“I hate getting that report — it’s frustrating,” King, Kansas Secretary of Transportation, told the First Friday Forum audience at Washburn Towers, 526 S. Main St. “Safety was at the top of my list when I got this job seven months ago.”
King, owner of King Enterprise Group, a nearly 100-year-old contractor company started by his grandfather in McPherson, was appointed to the secretary’s post in March by Gov. Sam Brownback.
The Hesston native and construction veteran talked with the audience about how expanding U.S. 59 to four lanes between Lawrence and Ottawa — the final portion of which opened last month — should not only improve safety but lower commute times. The 19-mile project cost $145 million — $82 million of which was spent in Douglas County and $63 million in Franklin County.
The secretary predicted the Kansas Department of Transportation would wrap up the I-35 interchange project near Gardner next summer, in conjunction with the opening of the BNSF Railway Co.’s intermodal facility. The interchange is being built to accommodate the expected surge in truck traffic and other growth associated with the intermodal venture.
The forum’s featured speaker focused most of his presentation on the state’s Transportation Works for Kansas [T-Works] program. Adopted by the Kansas Legislature in 2010, T-Works is a 10-year, $7.8-billion program designed to create jobs, preserve highway infrastructure and provide multi-modal economic development opportunities across the state, according to KDOT’s website.
T-Works consists of 37 road projects across Kansas, King said. KDOT has extended $1.4 billion in project bids connected with the program to date, and the department expects to award $6 billion in projects during the 10-year life of the program.
The secretary said $4.2 billion of the work will be dedicated to highway preservation.
In addition, $1.8 billion would be spent on modernization and expansion projects, he said, which would constitute new roads.
T-Works doesn’t consist solely of highway preservation and expansion projects, King said.

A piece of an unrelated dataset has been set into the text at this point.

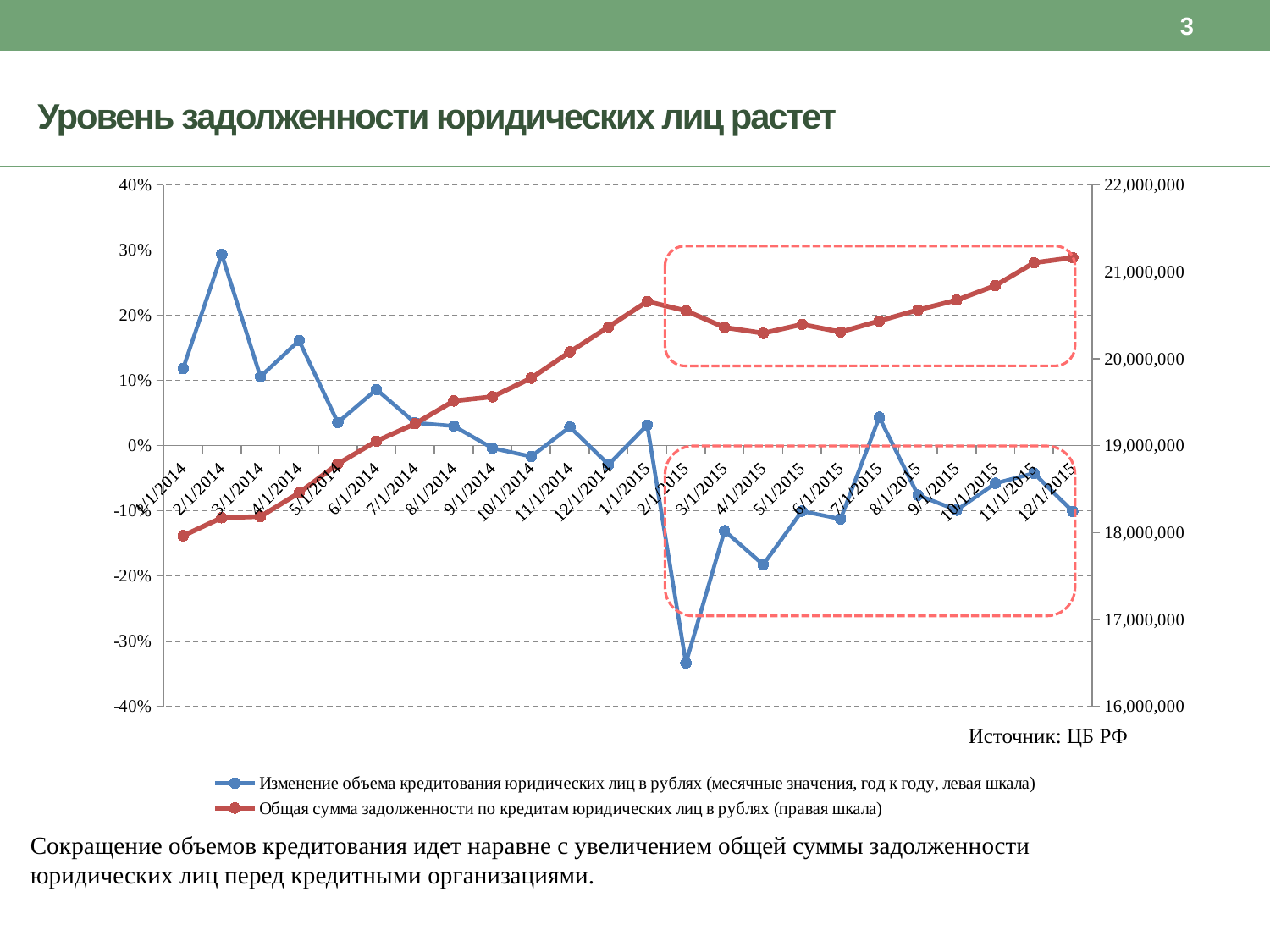
How many monthly points are plotted along the x axis? 24 How many series does the legend list? 2 At which date is the series 'Общая сумма задолженности по кредитам юридических лиц в рублях' lowest? 1/1/2014 Is the value of the 'Общая сумма задолженности' series at 12/1/2015 greater or less than 21,000,000? greater Is the value of the 'Изменение объема кредитования' series at 2/1/2014 greater or less than 20%? greater Does the 'Общая сумма задолженности по кредитам юридических лиц в рублях' series generally rise or fall from 1/1/2014 to 12/1/2015? Rise What source is cited below the chart? ЦБ РФ At which date does the series 'Изменение объема кредитования юридических лиц в рублях' reach its highest value? 2/1/2014 At which date does the series 'Изменение объема кредитования юридических лиц в рублях' reach its lowest value? 2/1/2015 At which date is the series 'Общая сумма задолженности по кредитам юридических лиц в рублях' highest? 12/1/2015 Is the value of the 'Изменение объема кредитования' series at 2/1/2015 greater or less than -30%? less What kind of chart is shown on the slide? Line chart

The program has slated $100 million to improve bus transit systems in portions of the state, as well as $46 million targeted at aviation and $40 million for rail.
Using a dollar bill to illustrate how the department receives its funding, King explained 28 cents of every $1 is generated through sales tax, 25 cents through motor fuel taxes and 22 cents through federal funding. Other revenue streams include such items as regulatory fees (12 cents per $1), bond proceeds (9 cents) and other revenues.
“Motor fuel tax revenues — one of our largest sources of revenue — are flat or declining,” King said, because people are driving more fuel-efficient vehicles and not spending as much at the gas pump. “I just traded in my Suburban, which was getting 13 miles per gallon, for a Ford Escape, which gets 23 miles per gallon. And that’s just one car. When you multiply that by everyone else who is doing the same thing, you can see why motor fuel taxes are flat or on the decline.”
A couple of options might be to increase the motor fuel tax or put in more toll roads, King said, though no new toll roads and turnpikes currently are in the works.
Using the same dollar bill analogy, 47 cents of every dollar spent by KDOT goes to construction, King said, with another 17 cents diverted back to city and county governments for local road and bridge projects. About 10 cents of every dollar is dedicated to routine maintenance projects KDOT undertakes itself, the secretary said, rather than putting the work out for contract bid.
King said KDOT has periodic meetings in communities across the state to learn from local officials what commercial and industrial projects are in the works.
“Part of my job is to make sure you are successful,” King told the audience. “That means building the right road, in the right place, at the right time.”
Also at the forum, Blaine Finch, interim director of the Franklin County Development Council, introduced the economic development organization’s new director, Jeff Seymour, and his wife, Natasha, to the audience.
Seymour, 27, a graduate of Oklahoma State University in Stillwater, Okla., has spent the past 2-1/2 years serving the Blackwell, Okla., community as the combined chamber of commerce and economic development organization executive director. He will be the first full-time director of FCDC.
Seymour is set to take the helm of FCDC Monday.